# Semi-Systolic Array Based Motion Estimation Processor Design\*

Mei-Cheng Lu

Chen-Yi Lee

Dept. of Electronics Engineering, National Chiao Tung University, 1001, University Road, Hsinchu 300, Taiwan, ROC Tel: 886-35-712121 ext.54149; Email: cylee@cc.nctu.edu.tw

#### ABSTRACT

This paper presents a new VLSI architecture for full-search block matching algorithm. The proposed architecture has two specific features: (1) it has a processor element (PE) array which provides sufficient computational power, where PE's work in a semi-systolic style and (2) it contains stream memory banks which provide scheduled data flow to reduce idle operations within PE array. By exploiting broadcasting and local data communications, hardware efficiency of the proposed architecture can be up to 100%, which outperforms those systolic-array solutions found in the literature.

#### 1. INTRODUCTION

Many architectural solutions for implementing block maching algorithm (BMA) can be found in the literature [1,2,3,4,5,6]. Most of the solutions are focused on the data flow within processor element (PE) array. Therefore systolic array approach has been highly exploited in VLSI implementation. However, this approach causes some problem in data flow outside PE array. In other words, too much overhead on memory bandwidth is requested to provide a scheduled data sequence in order to meet the need of PE array. Therefore large number of I/O pins is needed, resulting in higher packaging cost. In addition, due to pipeline filling at the boundary of search area, hardware efficiency, which can be expressed by  $E_h = (\frac{2P+1}{2P+N})^2$ , is degraded a lot. For example, if P=N=8, only 50% of process are working on the candidate blocks. Although, in [5,6], the authors proposed a snake-like data stream format which can reduce the I/O bandwidth problem, the hardware efficiency still remains very low.

In this paper, we propose a semi-systolic array to improve the low efficiency problem as found in systolic array solutions. Instead of local connections of search data flow, we use a global distribution of search data connected to each PE row (or column). The partial sum is locally connected. With this style, it has been proved that hardware efficiency up to 100% can be achieved if a dedicated memory management unit is supported. Section 2 describes how the general BMA algorithms can be mapped onto the proposed semi-systolic array or SSA architecture. Section 3 presents the memory management strategy in order to offer the scheduled data sequence so that 100% efficiency can be achieved in PE array. Finally a demonstrator design of motion estimation processor for N=P=16 is described.

## 2. MAPPING BMA ONTO SEMI-SYSTOLIC ARRAY ARCHITECTURE

The basic structure of the SSA is shown in Figure 1. In this structure, the connections are divided into two types—one is broadcasting or global distribution type and the other is local type. For broadcasting type, input data is fed in from the stream memory and connected to all PEs of the same column (row).
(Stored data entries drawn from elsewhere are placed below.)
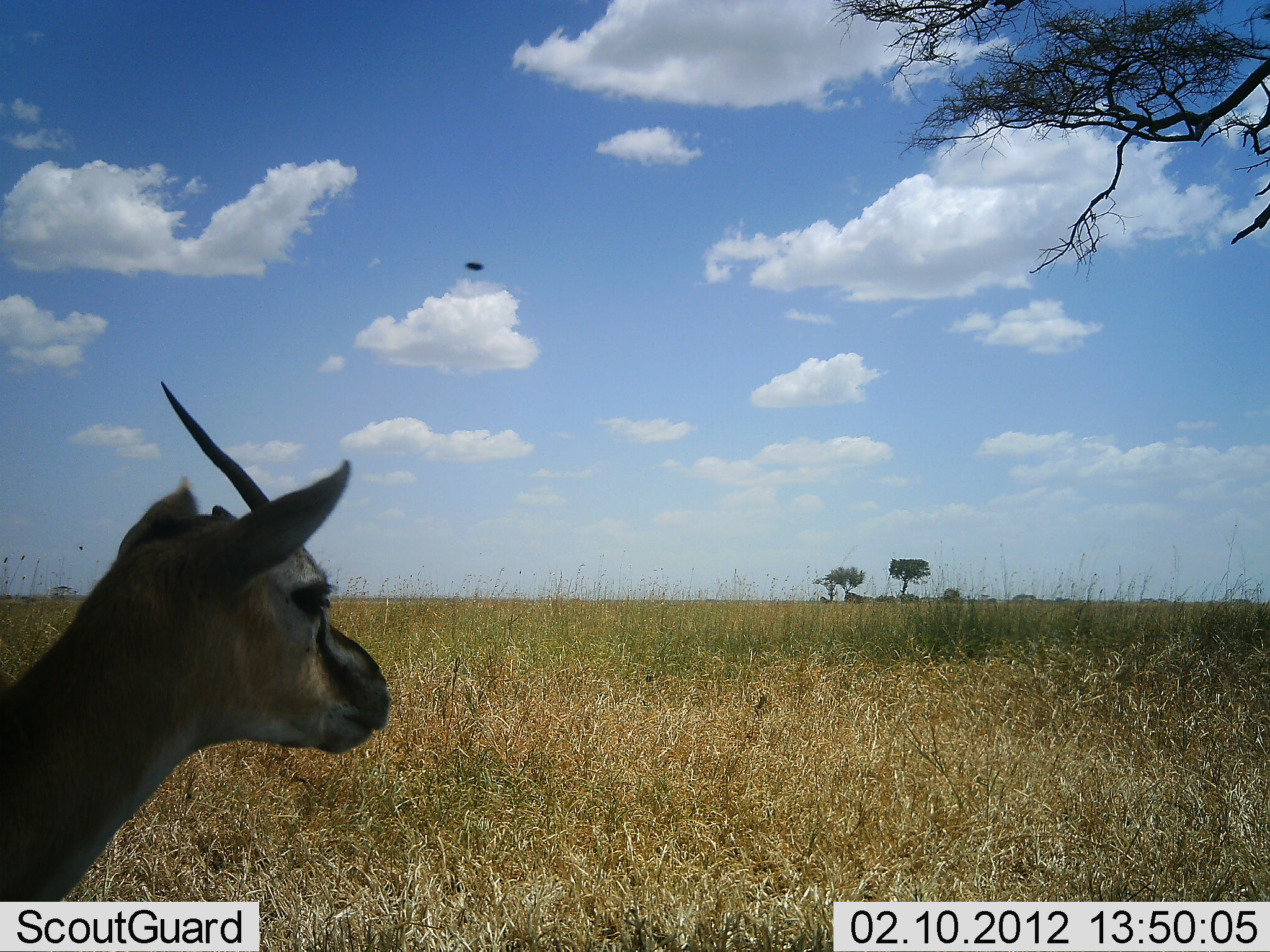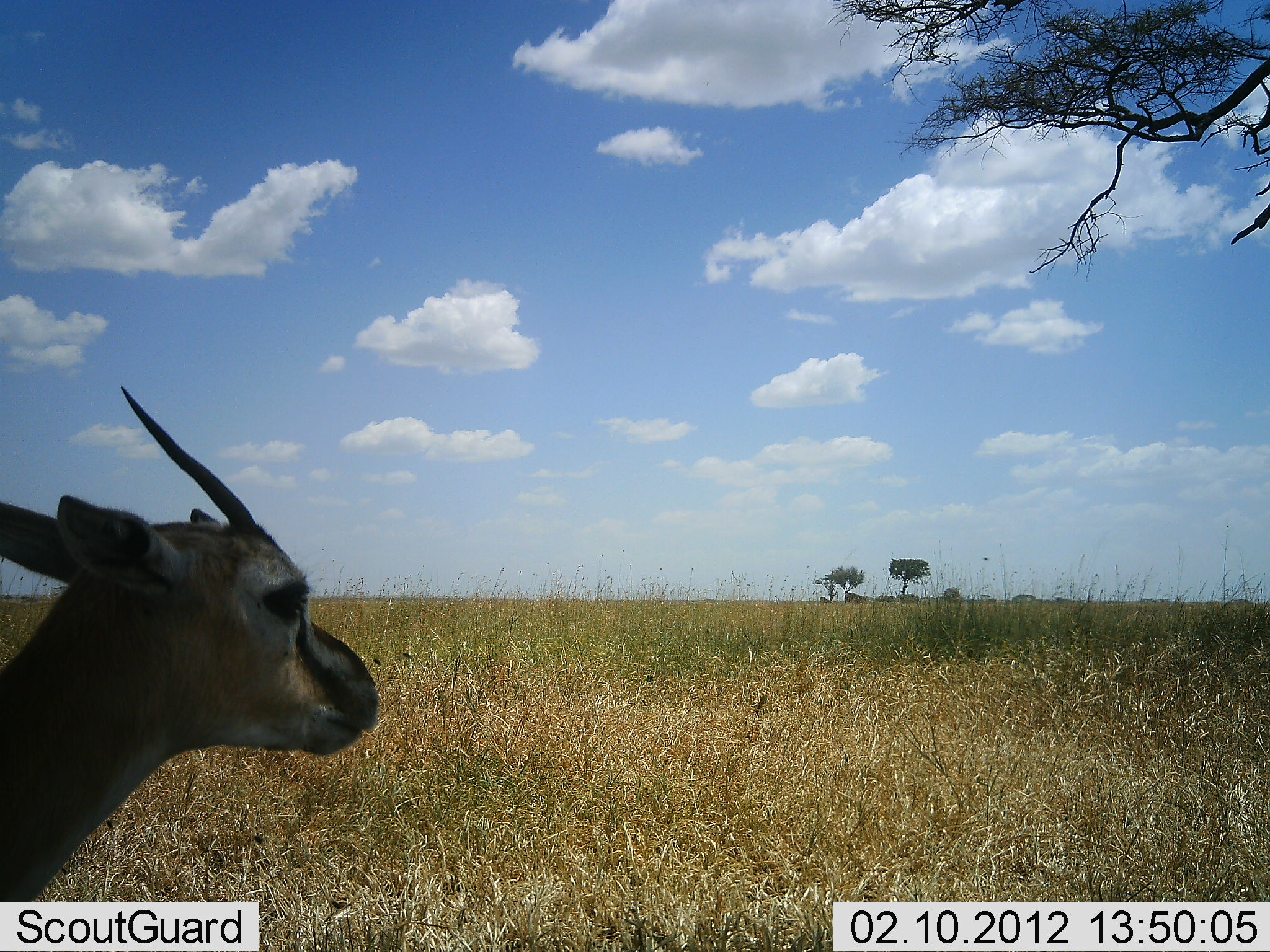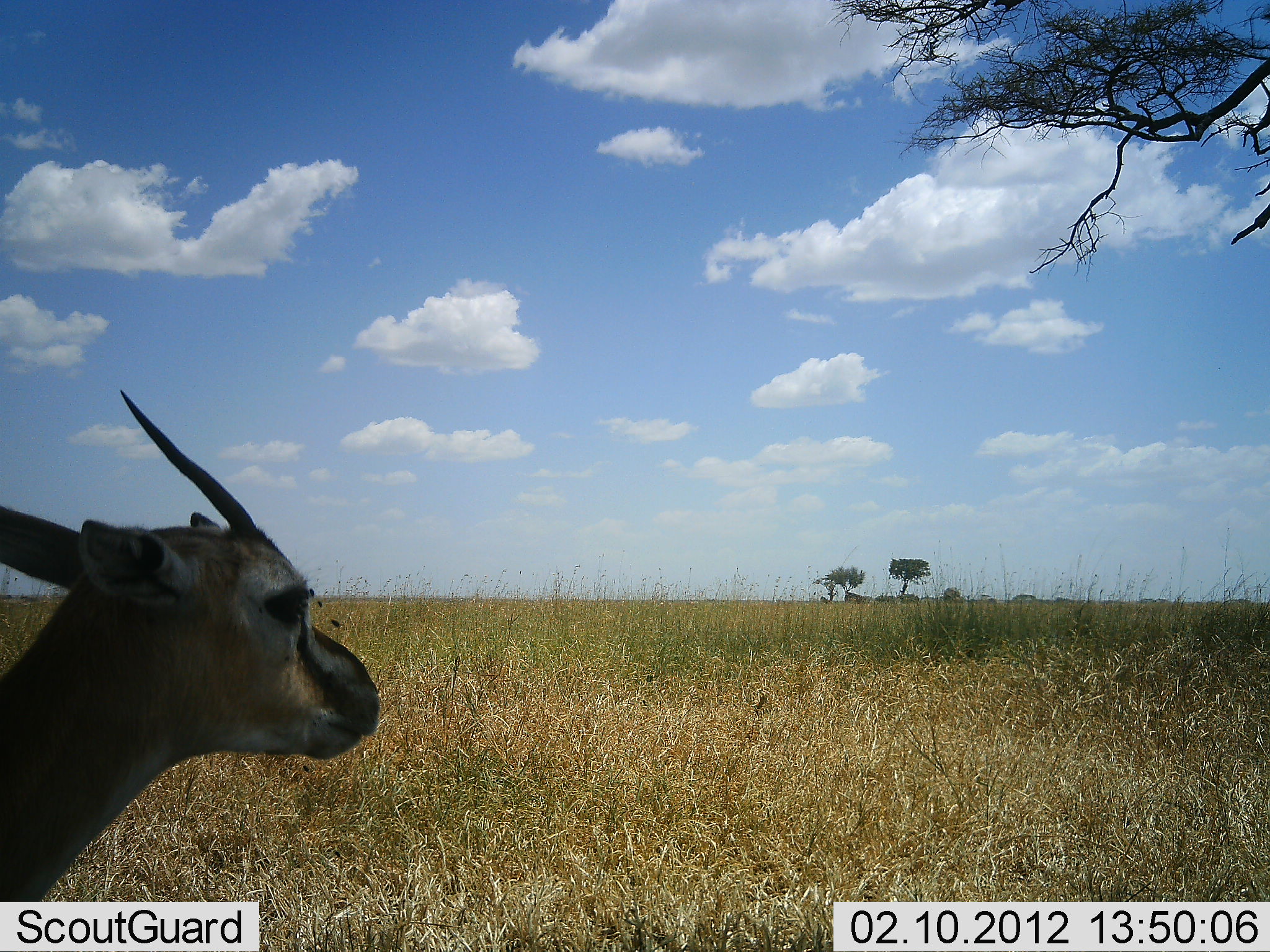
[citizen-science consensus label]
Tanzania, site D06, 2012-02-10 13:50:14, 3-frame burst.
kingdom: Animalia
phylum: Chordata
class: Mammalia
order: Artiodactyla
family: Bovidae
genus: Eudorcas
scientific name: Eudorcas thomsonii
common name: thomson's gazelle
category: gazellethomsons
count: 1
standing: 80%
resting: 20%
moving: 0%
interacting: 0%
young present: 0%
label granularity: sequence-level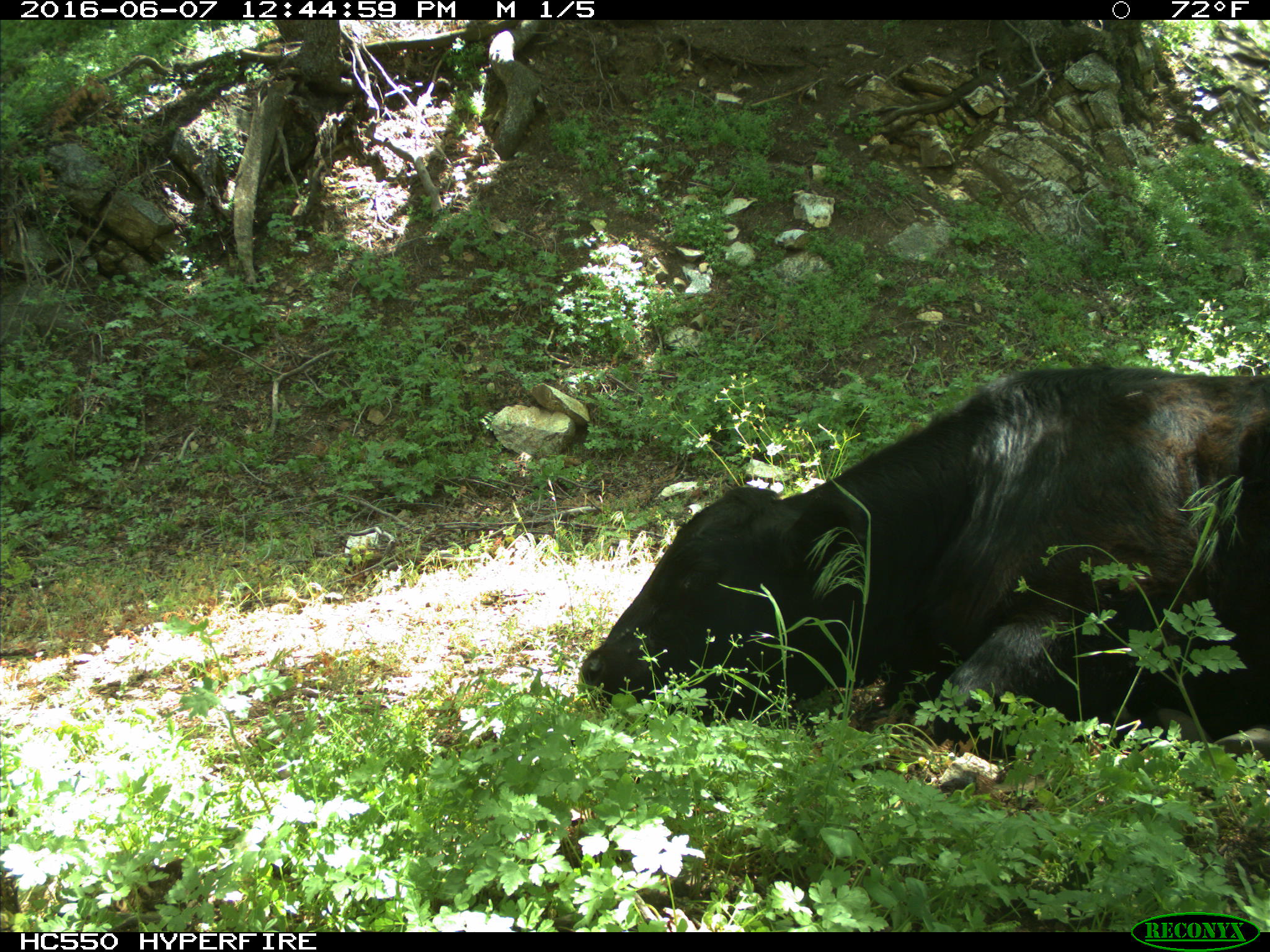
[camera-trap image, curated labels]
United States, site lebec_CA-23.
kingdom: Animalia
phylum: Chordata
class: Mammalia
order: Artiodactyla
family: Bovidae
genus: Bos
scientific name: Bos taurus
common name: domestic cow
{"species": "Bos taurus (domestic cow)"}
For local type, results obtained from the higher (left) PEs are pumped into next lower (right) PEs for further processing.

To illustrate how full search motion estimation can be mapped onto SSA architecture, we use an example of a 3X3 reference block with search area of 7X7.

First we assume that reference data have been stored in each PE, then search data are pumped out from the stream memory and broadcast to PEs which perform absolute mean calculation and partial sum accumulation. With the latency of 6 cycles, the first distortion comes out from the bottom right cell (ACC). Then the distortion values of the rest candidates are obtained sequentially. However, when boundary is detected, all PEs become idle since data of the next row (column) have to be filled to the pipeline.

This low efficiency can be overcome by preloading data on next row before boundary is detected. As shown in Figure 2(a), when the distortion calculation is done on the boundary, data of the next row should be pumped into PE array at the next cycle. The mask region indicates that these data should be simultaneously pumped into the PE-array. Figure 2(b) illustrates the process of distortion calculation at boundary. At cycle 5, boundary is detected. Summation of the distortion values of different candidates are still performed at PE<sub>1,3</sub>, j=1, 2, 3. At cycle 6, the boundary block still needs the boundary data (label 16) which should be pumped into PE2 and PE3. However, data of the next row (i.e. label 21) should be pumped into PE1. At cycle 7, data items (label 17 and 22) are needed. Distortion calculation of the candidate on the boundary is achieved now in PE3. In the meantime, dis-

<sup>\*</sup>Work supported by the National Science Council of Taiwan, ROC, under Grant NSC84-2213-E009-115



Fig.1. Illustration of the semi-systolic array architecture.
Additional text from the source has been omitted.